3. Modeling of Micro-NPR Bolt Anchoring System

3.1. Development of a Shear Model for the Micro-NPR Bolt Anchoring System

In actual slope support engineering, bolts often undergo deformation under tensile and shear loads. Pellet and Egger [21] developed an “S”-deformation analysis model for rock bolts subjected to tensile and shear loads, facilitating the study of shear behavior in rock bolts, as illustrated in Figure 2.

Point O is the intersection of the bolt and the joint surface. The shear force at point B is zero, while the bending moment at point A is maximum. AO represents the plastic hinge section, with A being the plastic hinge point. N_o and Q_o denote the axial force and lateral shear force generated at point O during the lateral deformation of the bolt, respectively. The bending moment at point A increases as the plastic zone of the rock expands. When the bending moment reaches its limit, the bolt transitions from the elastic stage to the elastic-plastic stage. At this point, the cross-section of the bolt within the anchorage remains in an elastic state, obeying Hooke’s law. The curvature at the elastic-plastic interface can be regarded as the curvature of an elastic-plastic beam. If the bending moment at Point A exceeds the plastic limit bending moment, two plastic hinges symmetrical to the joint plane will form. It can be assumed that the bolt’s deformation remains unchanged after reaching the plastic hinge and has just begun to rotate. I and R denote the incident and reflected stress waves, respectively. ρ₁, v₁, and s₁ represent the density of the bolt itself, the wave velocity in the free segment, and the cross-sectional area of the bolt body, respectively. ρ₂, v₂, and s₂ denote the density of the anchored section, the wave velocity in the anchored segment, and the cross-sectional area of the anchored section, respectively.
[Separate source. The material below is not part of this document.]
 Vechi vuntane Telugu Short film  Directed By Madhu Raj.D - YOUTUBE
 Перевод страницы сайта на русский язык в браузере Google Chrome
To investigate the application of modular convolutional neural networks in identifying shear deformation of micro-NPR bolts, models were established for micro-NPR bolts after shearing at different angles and positions. Shear angles were set at 0°, 15°, 30°, 45°, 60°, 75°, and 90°. The shear locations were set at 0.75 m, 1.0 m, and 1.25 m from the free end face of the anchor bolt, while maintaining a 0.5 m free segment. These locations were designated as pre-shear, mid-shear, and post-shear sections. The dimensions of the micro-NPR bolt anchoring system are summarized in

Table 1. Physical parameters of the 19 bolt anchoring systems with different shear deformations.

Bolt Anchoring Type	Free Segment /m	Cut at 0.75 m			Cut at 1.0 m			Cut at 1.25 m
		Anchored Segment I/m	Elbow/m	Anchored Segment II/m	Anchored Segment I/m	Elbow/m	Anchored Segment II/m	Anchored Segment I/m	Elbow /m	Anchorage Section II/m
0°	0.5	1.0
15°	0.5	0.25	0.1	0.75	0.5	0.1	0.5	0.75	0.1	0.25
30°	0.5	0.25	0.1	0.75	0.5	0.1	0.5	0.75	0.1	0.25
45°	0.5	0.25	0.1	0.75	0.5	0.1	0.5	0.75	0.1	0.25
60°	0.5	0.25	0.1	0.75	0.5	0.1	0.5	0.75	0.1	0.25
75°	0.5	0.25	0.1	0.75	0.5	0.1	0.5	0.75	0.1	0.25
90°	0.5	0.25	0.1	0.75	0.5	0.1	0.5	0.75	0.1	0.25

.

3.2. Simulation Modeling of the Micro-NPR Bolt Anchoring System

Using the finite element software ANSYS 2021, numerical simulations were conducted on micro-NPR bolt of identical length but varying shear angles and positions to investigate the propagation characteristics of stress waves within shear bolts.

The test employed typical micro-NPR bolt dimensions for slope engineering: 18 mm diameter and 1.5 m length. In the simulation, anchorage and grout settings closely followed the dimensions of the laboratory-fabricated anchor test rig, ensuring a 50 cm free anchorage length. The physical parameters for the anchorage system model simulation are specified in

Table 2. Physical Parameters of Micro-NPR Anchor Bolt Anchoring System.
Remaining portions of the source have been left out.